┌─ Extrait du texte
Changement de statut pour Eric Zemmour. Alors qu'il était jusque-là considéré comme un simple éditorialiste, il vient de se voir adjoindre par le Conseil supérieur de l'audiovisuel la qualité d'"acteur du débat politique national". Une évolution lourde de conséquences pour lui et ses employeurs.
Dans un communiqué publié hier soir, le régulateur annonce en effet que son temps de parole devra désormais être décompté. "Cette décision s'appliquera à compter du 9 septembre 2021", précise le CSA qui explique qu'"au regard des récents développements", Eric Zemmour doit désormais être regardé "tant par ses prises de position et ses actions, que par les commentaires auxquels elles donnent lieu, comme un acteur du débat politique national".
└─
┌─ Extraits des entrées
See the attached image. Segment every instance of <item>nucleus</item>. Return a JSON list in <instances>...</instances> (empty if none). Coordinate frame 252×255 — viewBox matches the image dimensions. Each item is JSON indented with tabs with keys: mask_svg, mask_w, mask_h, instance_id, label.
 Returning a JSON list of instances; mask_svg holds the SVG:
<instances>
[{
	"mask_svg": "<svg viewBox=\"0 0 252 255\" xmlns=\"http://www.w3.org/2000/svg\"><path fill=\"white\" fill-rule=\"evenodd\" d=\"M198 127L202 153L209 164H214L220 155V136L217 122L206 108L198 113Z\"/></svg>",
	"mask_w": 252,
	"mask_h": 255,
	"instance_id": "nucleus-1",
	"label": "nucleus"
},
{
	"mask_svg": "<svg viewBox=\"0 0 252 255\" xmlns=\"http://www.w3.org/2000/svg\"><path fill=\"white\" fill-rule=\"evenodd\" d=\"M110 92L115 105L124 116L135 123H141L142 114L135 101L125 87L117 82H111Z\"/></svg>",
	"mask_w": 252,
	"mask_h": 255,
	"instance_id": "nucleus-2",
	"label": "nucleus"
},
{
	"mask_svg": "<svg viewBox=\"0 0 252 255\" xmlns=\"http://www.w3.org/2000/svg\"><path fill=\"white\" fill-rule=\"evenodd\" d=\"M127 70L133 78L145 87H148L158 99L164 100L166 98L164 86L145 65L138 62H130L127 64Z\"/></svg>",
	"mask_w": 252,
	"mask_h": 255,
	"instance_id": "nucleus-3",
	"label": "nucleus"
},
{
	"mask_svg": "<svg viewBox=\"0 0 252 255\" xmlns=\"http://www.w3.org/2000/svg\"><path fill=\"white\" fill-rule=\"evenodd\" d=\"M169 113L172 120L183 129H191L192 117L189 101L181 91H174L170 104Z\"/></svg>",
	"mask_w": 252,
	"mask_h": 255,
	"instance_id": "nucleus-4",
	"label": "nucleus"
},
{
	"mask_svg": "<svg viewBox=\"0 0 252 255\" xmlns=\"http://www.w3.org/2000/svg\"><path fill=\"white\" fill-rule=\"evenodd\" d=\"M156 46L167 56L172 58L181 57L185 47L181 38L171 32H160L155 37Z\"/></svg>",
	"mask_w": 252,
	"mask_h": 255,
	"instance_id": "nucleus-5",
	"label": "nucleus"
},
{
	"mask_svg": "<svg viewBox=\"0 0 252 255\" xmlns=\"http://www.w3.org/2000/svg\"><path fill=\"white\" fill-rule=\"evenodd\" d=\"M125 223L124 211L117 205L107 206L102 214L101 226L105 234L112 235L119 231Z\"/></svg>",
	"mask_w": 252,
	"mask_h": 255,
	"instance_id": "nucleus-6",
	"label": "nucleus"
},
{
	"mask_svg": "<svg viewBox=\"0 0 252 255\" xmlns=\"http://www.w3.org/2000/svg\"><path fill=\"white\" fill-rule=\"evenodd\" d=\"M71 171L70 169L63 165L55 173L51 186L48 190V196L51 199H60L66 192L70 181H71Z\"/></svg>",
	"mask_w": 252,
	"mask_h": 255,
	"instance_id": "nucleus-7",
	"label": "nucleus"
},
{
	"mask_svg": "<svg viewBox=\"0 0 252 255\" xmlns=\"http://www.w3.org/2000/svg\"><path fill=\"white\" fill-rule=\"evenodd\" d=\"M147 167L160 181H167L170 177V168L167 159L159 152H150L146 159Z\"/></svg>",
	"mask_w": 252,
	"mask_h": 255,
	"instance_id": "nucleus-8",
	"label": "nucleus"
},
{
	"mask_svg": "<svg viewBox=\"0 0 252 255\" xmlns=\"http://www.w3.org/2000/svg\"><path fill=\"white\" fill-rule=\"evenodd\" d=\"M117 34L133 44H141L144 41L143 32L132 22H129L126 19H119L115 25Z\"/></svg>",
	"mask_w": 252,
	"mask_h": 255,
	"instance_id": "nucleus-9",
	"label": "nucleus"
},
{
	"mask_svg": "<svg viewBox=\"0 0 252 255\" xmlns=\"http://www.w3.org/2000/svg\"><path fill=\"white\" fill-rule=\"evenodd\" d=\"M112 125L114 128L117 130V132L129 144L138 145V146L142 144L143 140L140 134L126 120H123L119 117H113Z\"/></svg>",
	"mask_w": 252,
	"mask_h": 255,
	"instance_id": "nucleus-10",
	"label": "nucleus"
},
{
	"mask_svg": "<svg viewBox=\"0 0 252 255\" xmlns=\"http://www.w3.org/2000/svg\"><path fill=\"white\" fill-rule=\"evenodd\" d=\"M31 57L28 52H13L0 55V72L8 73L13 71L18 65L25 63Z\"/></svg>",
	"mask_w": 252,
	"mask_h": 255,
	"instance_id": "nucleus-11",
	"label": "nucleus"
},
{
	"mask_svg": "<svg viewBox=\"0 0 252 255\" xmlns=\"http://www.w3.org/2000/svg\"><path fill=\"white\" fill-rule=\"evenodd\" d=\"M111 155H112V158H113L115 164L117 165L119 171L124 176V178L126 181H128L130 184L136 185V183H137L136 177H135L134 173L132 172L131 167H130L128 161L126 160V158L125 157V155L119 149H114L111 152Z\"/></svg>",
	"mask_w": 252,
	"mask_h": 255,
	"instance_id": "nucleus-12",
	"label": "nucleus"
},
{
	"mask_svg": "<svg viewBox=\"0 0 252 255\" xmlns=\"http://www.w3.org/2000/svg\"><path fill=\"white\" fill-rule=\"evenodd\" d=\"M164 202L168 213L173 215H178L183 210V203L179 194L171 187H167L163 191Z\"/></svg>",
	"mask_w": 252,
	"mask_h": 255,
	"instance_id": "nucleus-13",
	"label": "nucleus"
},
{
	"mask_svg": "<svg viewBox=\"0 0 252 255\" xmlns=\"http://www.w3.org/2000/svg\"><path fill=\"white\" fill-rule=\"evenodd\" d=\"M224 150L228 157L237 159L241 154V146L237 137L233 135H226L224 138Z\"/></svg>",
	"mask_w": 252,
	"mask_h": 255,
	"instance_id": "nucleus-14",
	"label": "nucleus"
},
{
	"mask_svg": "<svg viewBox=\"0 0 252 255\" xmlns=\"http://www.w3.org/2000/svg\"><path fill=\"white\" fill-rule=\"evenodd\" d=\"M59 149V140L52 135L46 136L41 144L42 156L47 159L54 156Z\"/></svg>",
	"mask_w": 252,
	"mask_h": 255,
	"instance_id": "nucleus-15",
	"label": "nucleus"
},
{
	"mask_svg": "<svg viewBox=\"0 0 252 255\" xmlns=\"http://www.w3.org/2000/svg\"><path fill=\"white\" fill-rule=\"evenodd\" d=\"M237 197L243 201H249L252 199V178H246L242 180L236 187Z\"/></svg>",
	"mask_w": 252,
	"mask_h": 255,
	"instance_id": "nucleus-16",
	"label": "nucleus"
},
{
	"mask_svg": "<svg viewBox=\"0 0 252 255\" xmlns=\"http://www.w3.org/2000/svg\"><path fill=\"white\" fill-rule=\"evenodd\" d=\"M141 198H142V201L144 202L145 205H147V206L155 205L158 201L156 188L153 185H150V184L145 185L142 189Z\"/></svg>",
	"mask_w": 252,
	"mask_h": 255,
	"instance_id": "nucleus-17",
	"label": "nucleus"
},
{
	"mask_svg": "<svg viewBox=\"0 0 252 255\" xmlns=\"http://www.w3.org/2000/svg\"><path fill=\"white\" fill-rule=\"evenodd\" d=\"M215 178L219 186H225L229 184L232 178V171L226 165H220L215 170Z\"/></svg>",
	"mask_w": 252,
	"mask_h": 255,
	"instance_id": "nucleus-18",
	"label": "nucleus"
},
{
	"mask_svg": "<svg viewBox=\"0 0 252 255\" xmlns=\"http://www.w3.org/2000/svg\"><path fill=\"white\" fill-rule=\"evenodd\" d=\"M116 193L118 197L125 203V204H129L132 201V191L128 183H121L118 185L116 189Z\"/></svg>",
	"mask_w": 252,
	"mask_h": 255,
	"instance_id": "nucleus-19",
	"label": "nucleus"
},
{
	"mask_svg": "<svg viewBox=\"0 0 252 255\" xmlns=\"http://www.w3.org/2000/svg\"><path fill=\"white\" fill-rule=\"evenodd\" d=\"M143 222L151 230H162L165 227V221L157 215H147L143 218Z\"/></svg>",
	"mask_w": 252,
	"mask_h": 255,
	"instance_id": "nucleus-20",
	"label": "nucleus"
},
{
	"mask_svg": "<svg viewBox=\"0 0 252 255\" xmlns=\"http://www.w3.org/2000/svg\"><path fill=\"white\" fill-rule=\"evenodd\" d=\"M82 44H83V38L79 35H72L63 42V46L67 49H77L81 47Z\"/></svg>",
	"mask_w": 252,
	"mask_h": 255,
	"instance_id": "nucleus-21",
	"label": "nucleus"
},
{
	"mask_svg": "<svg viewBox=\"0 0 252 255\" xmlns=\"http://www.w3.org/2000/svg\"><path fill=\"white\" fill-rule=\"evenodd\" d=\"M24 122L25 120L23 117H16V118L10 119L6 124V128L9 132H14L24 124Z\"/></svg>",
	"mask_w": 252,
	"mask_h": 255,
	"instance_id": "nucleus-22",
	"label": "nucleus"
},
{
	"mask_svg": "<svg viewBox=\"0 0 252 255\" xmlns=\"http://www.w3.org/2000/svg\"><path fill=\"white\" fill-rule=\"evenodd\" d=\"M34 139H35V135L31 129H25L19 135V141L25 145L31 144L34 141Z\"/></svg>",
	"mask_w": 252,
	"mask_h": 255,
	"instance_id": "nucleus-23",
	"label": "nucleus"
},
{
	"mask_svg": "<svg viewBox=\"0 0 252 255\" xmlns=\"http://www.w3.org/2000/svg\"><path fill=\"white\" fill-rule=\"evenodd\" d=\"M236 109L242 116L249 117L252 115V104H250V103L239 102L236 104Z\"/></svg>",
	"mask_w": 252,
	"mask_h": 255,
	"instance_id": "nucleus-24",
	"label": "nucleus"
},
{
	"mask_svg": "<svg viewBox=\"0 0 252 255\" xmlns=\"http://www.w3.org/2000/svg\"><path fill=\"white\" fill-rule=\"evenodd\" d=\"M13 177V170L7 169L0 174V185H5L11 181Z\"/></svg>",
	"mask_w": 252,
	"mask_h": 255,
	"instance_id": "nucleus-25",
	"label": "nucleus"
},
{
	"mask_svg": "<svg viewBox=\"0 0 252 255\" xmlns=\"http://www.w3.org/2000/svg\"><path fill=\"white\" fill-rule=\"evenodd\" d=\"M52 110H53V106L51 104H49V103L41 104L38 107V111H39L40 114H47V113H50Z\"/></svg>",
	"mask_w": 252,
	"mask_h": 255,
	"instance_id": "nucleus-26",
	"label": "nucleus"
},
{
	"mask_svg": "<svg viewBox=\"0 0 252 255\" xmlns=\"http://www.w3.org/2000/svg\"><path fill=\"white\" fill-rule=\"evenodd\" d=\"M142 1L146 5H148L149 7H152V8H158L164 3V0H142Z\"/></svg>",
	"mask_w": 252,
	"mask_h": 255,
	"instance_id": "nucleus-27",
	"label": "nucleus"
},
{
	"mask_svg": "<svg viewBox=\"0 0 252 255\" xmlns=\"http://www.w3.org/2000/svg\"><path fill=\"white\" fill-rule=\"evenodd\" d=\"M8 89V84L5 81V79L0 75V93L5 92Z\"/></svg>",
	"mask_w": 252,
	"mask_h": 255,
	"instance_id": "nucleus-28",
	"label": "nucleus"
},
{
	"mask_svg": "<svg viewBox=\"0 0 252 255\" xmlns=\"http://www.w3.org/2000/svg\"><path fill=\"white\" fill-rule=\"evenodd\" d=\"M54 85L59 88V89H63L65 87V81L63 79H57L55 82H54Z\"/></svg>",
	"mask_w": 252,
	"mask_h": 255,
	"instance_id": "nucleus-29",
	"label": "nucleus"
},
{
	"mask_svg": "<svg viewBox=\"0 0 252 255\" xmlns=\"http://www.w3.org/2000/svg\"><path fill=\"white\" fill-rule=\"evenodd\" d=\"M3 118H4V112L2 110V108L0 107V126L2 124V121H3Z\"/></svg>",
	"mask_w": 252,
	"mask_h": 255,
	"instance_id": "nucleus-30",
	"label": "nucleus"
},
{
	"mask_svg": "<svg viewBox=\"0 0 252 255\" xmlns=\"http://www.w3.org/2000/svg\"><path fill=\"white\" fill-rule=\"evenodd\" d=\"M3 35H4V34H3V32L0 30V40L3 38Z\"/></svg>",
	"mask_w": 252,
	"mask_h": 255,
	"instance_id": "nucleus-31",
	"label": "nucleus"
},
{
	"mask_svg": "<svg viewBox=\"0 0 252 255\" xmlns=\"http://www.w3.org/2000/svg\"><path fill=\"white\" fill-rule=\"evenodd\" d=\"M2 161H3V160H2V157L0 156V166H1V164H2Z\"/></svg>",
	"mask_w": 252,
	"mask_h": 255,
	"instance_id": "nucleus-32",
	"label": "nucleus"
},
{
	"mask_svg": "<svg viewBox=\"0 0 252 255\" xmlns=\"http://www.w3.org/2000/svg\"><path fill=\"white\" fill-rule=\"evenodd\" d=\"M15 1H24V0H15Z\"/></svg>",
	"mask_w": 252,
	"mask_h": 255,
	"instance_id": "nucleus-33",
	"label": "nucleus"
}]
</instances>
└─
◆ Travail à faire
a – Selon l'extrait sur Eric Zemmour, à partir de quelle date la décision du CSA s'appliquera-t-elle ?
b – Relevez tous les passages placés entre guillemets dans l'extrait sur Eric Zemmour.
c – Recopiez mot pour mot le passage de l'extrait sur Eric Zemmour qui va de "Changement de statut" à "et ses employeurs.".

◆ Réponses par tâche
a – Elle s'appliquera à compter du 9 septembre 2021.

b –
- "acteur du débat politique national"
- "Cette décision s'appliquera à compter du 9 septembre 2021"
- "au regard des récents développements"
- "tant par ses prises de position et ses actions, que par les commentaires auxquels elles donnent lieu, comme un acteur du débat politique national"

c –
Changement de statut pour Eric Zemmour. Alors qu'il était jusque-là considéré comme un simple éditorialiste, il vient de se voir adjoindre par le Conseil supérieur de l'audiovisuel la qualité d'"acteur du débat politique national". Une évolution lourde de conséquences pour lui et ses employeurs.